Bandar Lampung (Lampost.co) — Kepala Perwakilan Kementerian Kependudukan dan Pembangunan Keluarga/BKKBN Provinsi Lampung, Soetriningsih, menegaskan pentingnya upaya pencegahan dan deteksi dini kanker serviks sebagai bagian dari strategi membangun keluarga yang sehat dan berkualitas.
Menurutnya, kesadaran perempuan terhadap kesehatan reproduksi harus terus ditingkatkan.
Mengingat kanker serviks menjadi salah satu ancaman serius yang dapat dicegah apabila terdeteksi sejak dini.
“Pencegahan dan deteksi dini kanker serviks sangat penting karena berkaitan langsung dengan kesehatan sistem reproduksi perempuan.
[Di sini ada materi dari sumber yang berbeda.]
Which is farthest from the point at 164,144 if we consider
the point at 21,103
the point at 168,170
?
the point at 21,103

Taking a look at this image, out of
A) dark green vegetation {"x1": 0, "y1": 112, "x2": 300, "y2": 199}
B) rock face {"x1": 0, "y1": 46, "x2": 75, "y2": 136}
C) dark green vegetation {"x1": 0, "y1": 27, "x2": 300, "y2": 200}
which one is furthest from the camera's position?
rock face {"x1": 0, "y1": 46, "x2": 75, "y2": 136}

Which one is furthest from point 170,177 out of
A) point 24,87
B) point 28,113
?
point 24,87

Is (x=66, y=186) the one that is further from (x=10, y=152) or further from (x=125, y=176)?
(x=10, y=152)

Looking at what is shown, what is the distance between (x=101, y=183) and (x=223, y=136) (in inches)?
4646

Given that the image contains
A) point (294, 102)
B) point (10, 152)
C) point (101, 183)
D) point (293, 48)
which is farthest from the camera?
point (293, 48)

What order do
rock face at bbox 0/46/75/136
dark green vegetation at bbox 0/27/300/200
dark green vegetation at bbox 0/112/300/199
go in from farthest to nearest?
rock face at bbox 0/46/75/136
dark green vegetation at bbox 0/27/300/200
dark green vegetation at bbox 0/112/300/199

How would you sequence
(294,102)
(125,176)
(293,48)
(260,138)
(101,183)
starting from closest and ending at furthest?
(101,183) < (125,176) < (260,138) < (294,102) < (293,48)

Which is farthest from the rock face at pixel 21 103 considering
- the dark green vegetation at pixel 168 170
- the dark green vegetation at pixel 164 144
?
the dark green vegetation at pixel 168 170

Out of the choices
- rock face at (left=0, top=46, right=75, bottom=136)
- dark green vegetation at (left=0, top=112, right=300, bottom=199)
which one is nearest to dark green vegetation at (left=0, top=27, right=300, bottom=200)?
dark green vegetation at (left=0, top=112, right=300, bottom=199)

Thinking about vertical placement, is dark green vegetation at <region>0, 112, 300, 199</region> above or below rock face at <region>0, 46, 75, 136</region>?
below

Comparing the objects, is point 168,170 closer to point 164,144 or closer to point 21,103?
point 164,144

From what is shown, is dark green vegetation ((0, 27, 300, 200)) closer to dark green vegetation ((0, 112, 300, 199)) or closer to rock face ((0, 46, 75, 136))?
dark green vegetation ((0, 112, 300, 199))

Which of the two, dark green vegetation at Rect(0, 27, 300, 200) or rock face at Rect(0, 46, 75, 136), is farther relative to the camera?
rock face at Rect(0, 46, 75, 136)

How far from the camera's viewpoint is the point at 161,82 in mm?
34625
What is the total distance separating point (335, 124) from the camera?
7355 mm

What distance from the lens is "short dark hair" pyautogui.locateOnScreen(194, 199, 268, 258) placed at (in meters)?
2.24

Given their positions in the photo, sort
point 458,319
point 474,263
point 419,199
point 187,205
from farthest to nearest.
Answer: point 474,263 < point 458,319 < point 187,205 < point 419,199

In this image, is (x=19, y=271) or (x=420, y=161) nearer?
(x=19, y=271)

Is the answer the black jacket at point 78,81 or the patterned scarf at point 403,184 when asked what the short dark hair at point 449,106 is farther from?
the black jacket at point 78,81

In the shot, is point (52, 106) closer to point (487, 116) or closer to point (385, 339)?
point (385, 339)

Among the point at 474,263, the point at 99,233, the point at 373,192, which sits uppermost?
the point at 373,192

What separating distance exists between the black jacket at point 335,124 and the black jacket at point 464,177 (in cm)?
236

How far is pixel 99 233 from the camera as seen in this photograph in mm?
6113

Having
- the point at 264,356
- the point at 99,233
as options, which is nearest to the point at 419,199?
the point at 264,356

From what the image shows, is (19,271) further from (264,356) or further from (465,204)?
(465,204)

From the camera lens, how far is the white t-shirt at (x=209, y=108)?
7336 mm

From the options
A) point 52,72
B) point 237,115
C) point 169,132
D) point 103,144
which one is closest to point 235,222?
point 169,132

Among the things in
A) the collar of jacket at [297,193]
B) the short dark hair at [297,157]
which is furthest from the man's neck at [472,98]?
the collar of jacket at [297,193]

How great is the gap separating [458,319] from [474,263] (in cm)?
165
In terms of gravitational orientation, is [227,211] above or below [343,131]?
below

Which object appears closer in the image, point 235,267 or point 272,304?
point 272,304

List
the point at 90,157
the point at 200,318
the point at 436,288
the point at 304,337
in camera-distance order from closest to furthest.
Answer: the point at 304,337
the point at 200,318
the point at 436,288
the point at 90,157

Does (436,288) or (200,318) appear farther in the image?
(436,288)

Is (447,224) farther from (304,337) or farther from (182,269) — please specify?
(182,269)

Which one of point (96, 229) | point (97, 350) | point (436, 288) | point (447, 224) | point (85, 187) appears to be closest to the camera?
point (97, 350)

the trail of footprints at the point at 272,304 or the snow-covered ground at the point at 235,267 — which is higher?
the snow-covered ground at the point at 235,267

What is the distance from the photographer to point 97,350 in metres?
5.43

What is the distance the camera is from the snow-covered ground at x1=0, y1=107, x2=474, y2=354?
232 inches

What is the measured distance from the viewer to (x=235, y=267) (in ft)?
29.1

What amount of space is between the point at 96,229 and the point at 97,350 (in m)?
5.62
Jika kesehatan ibu terjaga, maka kualitas keluarga juga akan semakin baik,” ujar Soetriningsih.
Ia menjelaskan, pihaknya secara aktif melakukan sosialisasi dan edukasi kepada masyarakat, khususnya kaum perempuan, mengenai langkah-langkah pencegahan kanker serviks.
Edukasi tersebut tidak hanya menekankan pentingnya pemeriksaan rutin, tetapi juga pola hidup sehat dan pemahaman risiko penyakit.
Kegiatan penyuluhan berjalan melalui berbagai jalur, seperti komunitas masyarakat, kelompok Pemberdayaan Kesejahteraan Keluarga (PKK), hingga bekerja sama dengan fasilitas layanan kesehatan setempat.
Para penyuluh keluarga berencana juga terlibat untuk memperluas jangkauan informasi kepada masyarakat.
“Penyuluh KB menjadi ujung tombak dalam memberikan pemahaman kepada keluarga. Mereka turun langsung ke lapangan untuk menyampaikan pentingnya deteksi dini sebagai bentuk perlindungan kesehatan perempuan,” jelasnya.
Berbagai program yang telah berjalan, seperti kegiatan di Kampung KB, kelas ibu dan keluarga, serta penyuluhan oleh Petugas Lapangan Keluarga Berencana (PLKB) dan Penyuluh Keluarga Berencana (PKB), turut menjadi sarana efektif dalam mengedukasi masyarakat.
Soetriningsih berharap, melalui rangkaian kegiatan tersebut, kesadaran masyarakat terhadap pentingnya pemeriksaan dini kanker serviks semakin meningkat.
Hal tersebut sehingga dapat menekan angka risiko dan mendukung terciptanya generasi yang sehat di Provinsi Lampung.